**TASK STATEMENT**. Whenever a line of the records below contains the word "States", copy that line.

**DATA**.

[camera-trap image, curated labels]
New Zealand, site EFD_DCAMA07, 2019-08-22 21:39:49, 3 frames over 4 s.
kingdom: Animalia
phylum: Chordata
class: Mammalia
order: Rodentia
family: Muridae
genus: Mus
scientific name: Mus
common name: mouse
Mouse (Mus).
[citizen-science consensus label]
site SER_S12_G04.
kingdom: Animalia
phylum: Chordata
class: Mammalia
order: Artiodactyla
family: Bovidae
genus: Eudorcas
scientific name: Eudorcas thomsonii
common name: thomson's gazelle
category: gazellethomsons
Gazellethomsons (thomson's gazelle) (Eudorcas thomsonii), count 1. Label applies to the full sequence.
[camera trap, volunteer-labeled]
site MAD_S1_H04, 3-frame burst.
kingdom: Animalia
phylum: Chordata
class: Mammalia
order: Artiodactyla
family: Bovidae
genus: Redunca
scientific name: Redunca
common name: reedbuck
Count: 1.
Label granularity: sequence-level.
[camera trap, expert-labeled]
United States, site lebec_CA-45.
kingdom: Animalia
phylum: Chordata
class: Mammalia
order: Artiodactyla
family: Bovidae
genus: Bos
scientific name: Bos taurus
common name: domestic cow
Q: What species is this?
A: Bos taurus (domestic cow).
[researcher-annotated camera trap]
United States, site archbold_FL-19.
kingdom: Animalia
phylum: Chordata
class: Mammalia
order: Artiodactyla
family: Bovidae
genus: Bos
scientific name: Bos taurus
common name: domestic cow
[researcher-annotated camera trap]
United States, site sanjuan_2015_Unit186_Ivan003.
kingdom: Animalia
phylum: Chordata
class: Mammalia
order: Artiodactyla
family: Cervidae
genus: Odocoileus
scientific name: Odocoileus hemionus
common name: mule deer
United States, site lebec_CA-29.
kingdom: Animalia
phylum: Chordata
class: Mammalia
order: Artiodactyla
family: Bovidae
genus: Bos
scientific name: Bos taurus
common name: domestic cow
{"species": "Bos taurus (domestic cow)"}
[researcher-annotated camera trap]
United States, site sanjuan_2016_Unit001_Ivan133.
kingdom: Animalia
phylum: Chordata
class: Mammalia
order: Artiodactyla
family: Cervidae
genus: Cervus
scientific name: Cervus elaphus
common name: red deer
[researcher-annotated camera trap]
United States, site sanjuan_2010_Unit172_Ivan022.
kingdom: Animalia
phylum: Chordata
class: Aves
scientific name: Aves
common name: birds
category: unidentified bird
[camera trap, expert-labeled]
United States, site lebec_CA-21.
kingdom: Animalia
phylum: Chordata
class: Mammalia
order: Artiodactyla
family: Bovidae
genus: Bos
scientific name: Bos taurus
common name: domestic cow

**SOLUTION FOR THIS TASK**.
United States, site lebec_CA-45.
United States, site archbold_FL-19.
United States, site sanjuan_2015_Unit186_Ivan003.
United States, site lebec_CA-29.
United States, site sanjuan_2016_Unit001_Ivan133.
United States, site sanjuan_2010_Unit172_Ivan022.
United States, site lebec_CA-21.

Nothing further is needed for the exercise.